Reproduce exactly the span of lines beginning at the one with "Жители села под" and ending at the last line of the data below, omitting pictures.

Short web captions
Start of Block

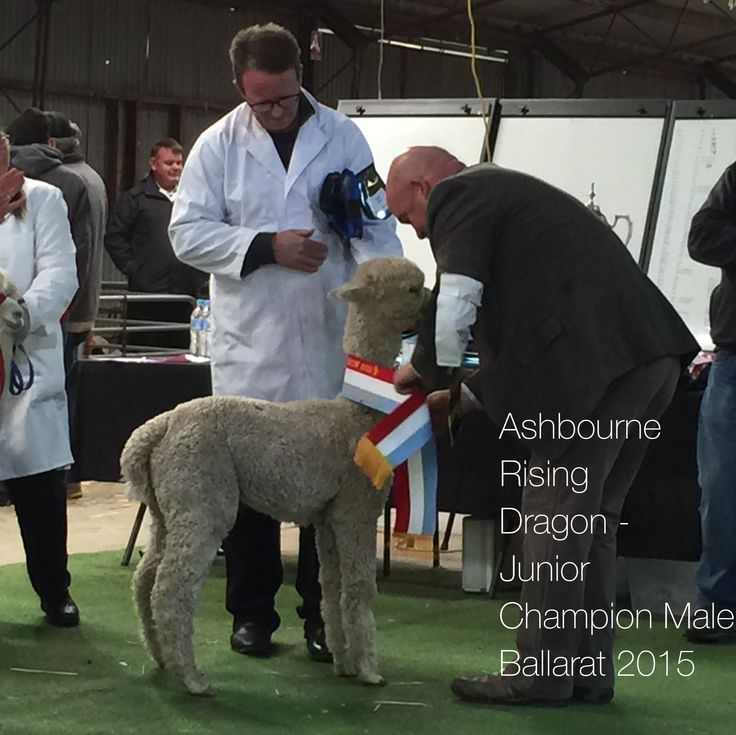 Ashbourne Rising Dragon - Junior Champion Male Ballarat 2015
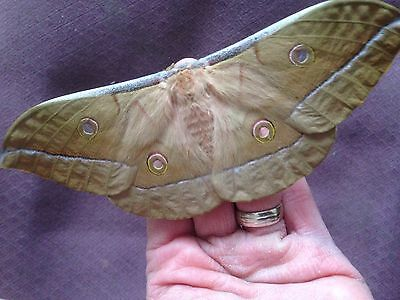 Chinese Oak Silkmoth Antheraea pernyi 20 Eggs Live insects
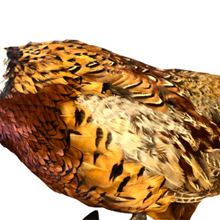 Load image into Gallery viewer, Taxidermy Male Pheasant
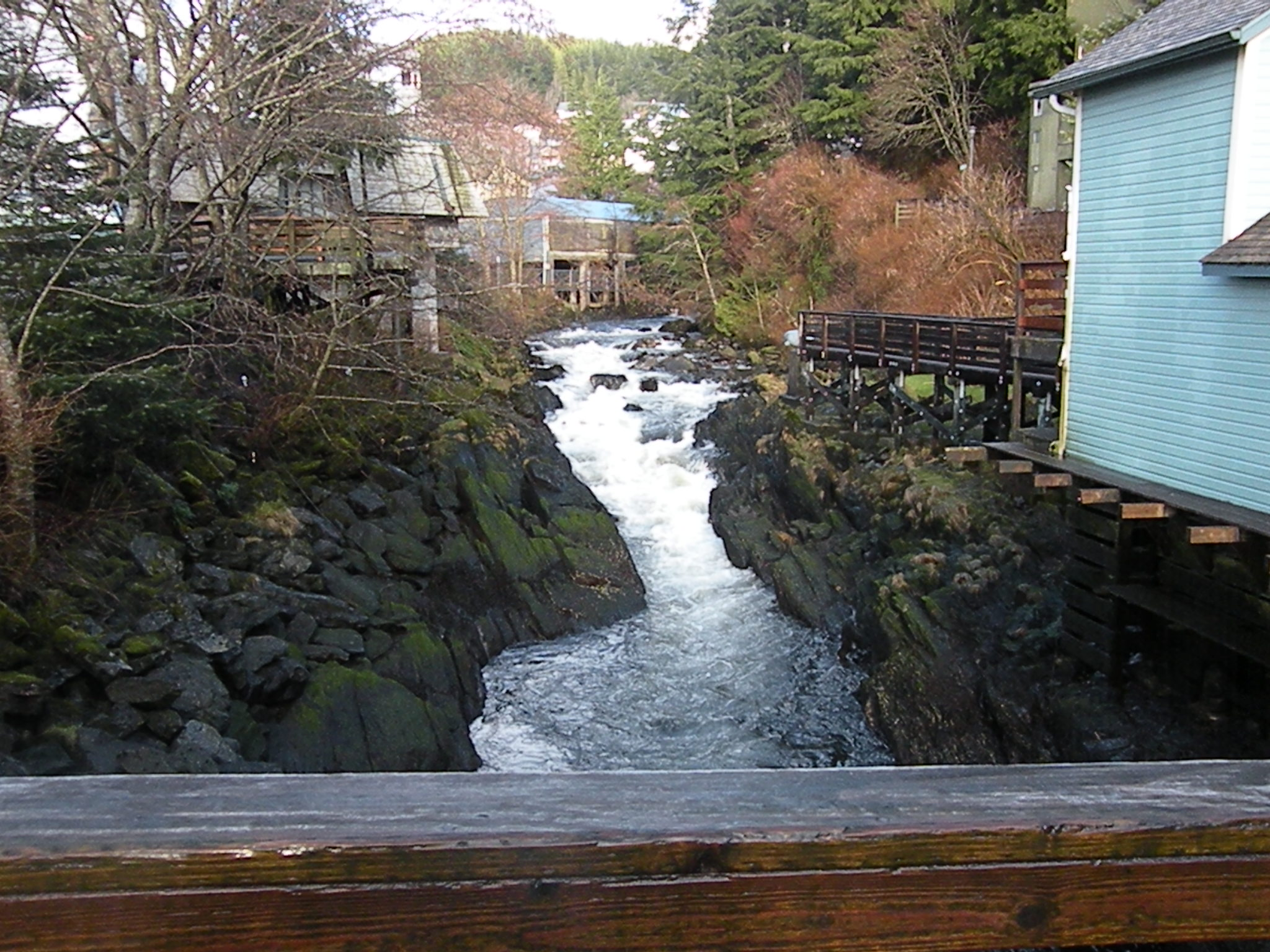 Ketchikan creek upstream from creek street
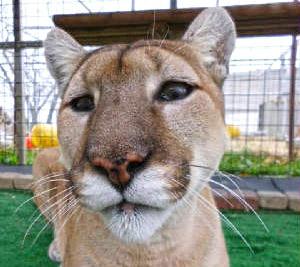 Tasha the cougar.c. The Wildcat Sanctuary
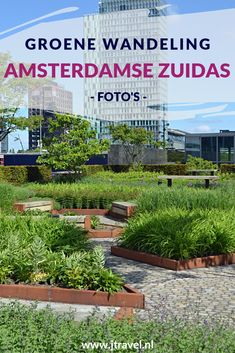 Ik maakte een wandeling langs de groene delen van de Amsterdamse Zuidas. Mijn foto's van de bezochte plekken zie je je hier. Kijk je mee? #amsterdamsezuidas #wandelen #amsterdam #amsterdamzuid #jtravel #jtravelblog #fotos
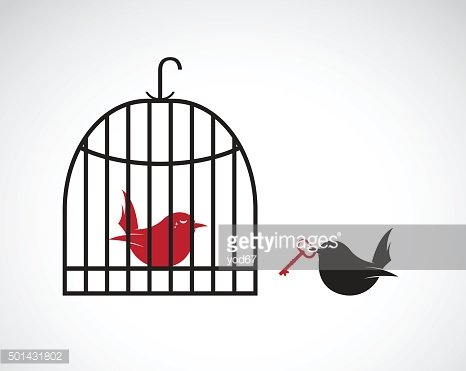 Bird in the cage and outside the cage and key.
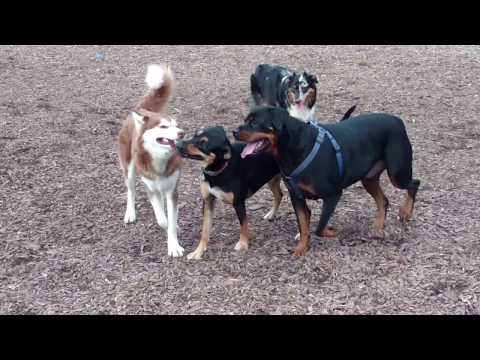Husky, Rottweiler, GSD Mix, Australian Shepherd Dog- Compete for a Tug Rope at Abington Dog Park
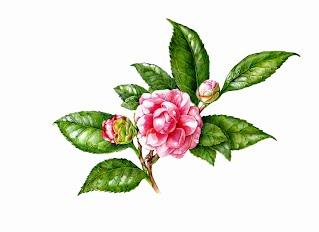 Durant Camellia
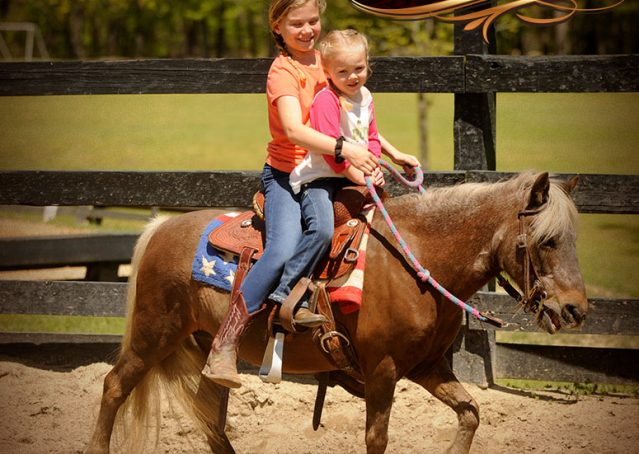 006-Peppermint-Chocolate-Palomino-kids-Pony-Mare-For-Sale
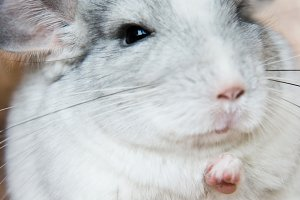 Cute domestic chinchilla holding food with arms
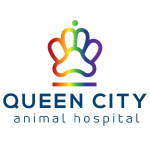 Queens City Animal Hospital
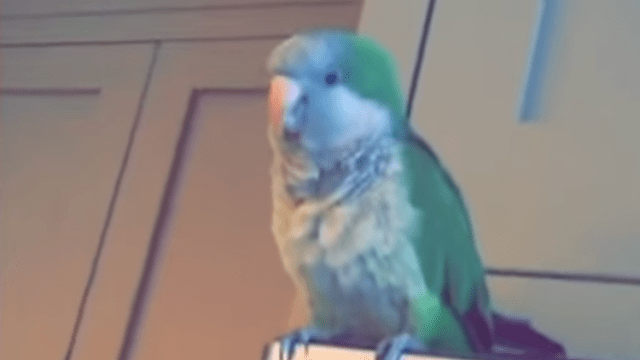 A Cute Parrot Sings The Adventure Time Song Bacon Pancakes With A
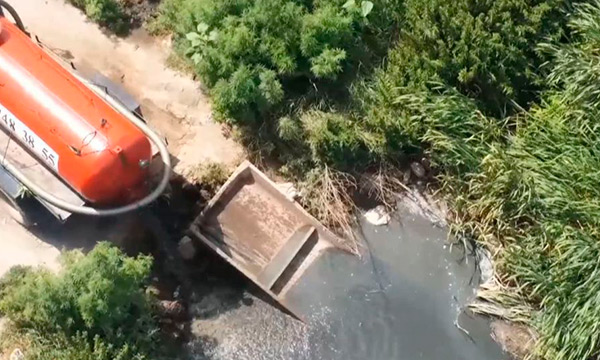 Жители села под Киевом возмущены: местный лес затопили нечистоты из отстойников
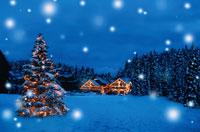 ツリーと家のクリスマスイルミネーション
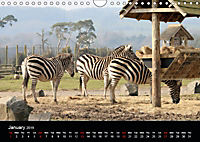 Big Game in Britain (Wall Calendar 2019 DIN A4 Landscape) - Produktdetailbild 1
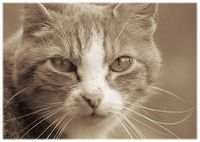 Katze Paula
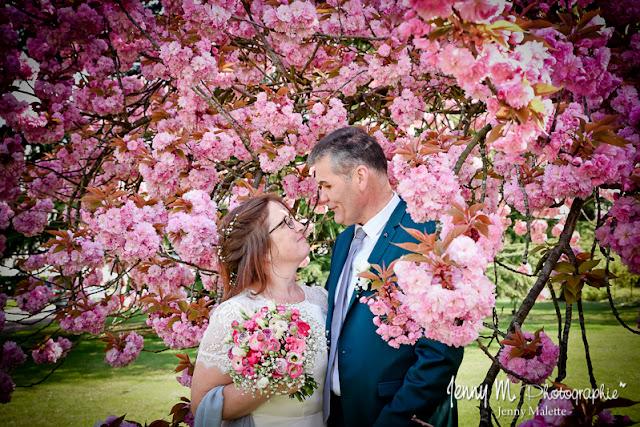 portrait couple mariés dans cerisiers roses en fleurs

End of Block

§ Answer for this exercise
 Жители села под Киевом возмущены: местный лес затопили нечистоты из отстойников
 ツリーと家のクリスマスイルミネーション
 Big Game in Britain (Wall Calendar 2019 DIN A4 Landscape) - Produktdetailbild 1
 Katze Paula
 portrait couple mariés dans cerisiers roses en fleurs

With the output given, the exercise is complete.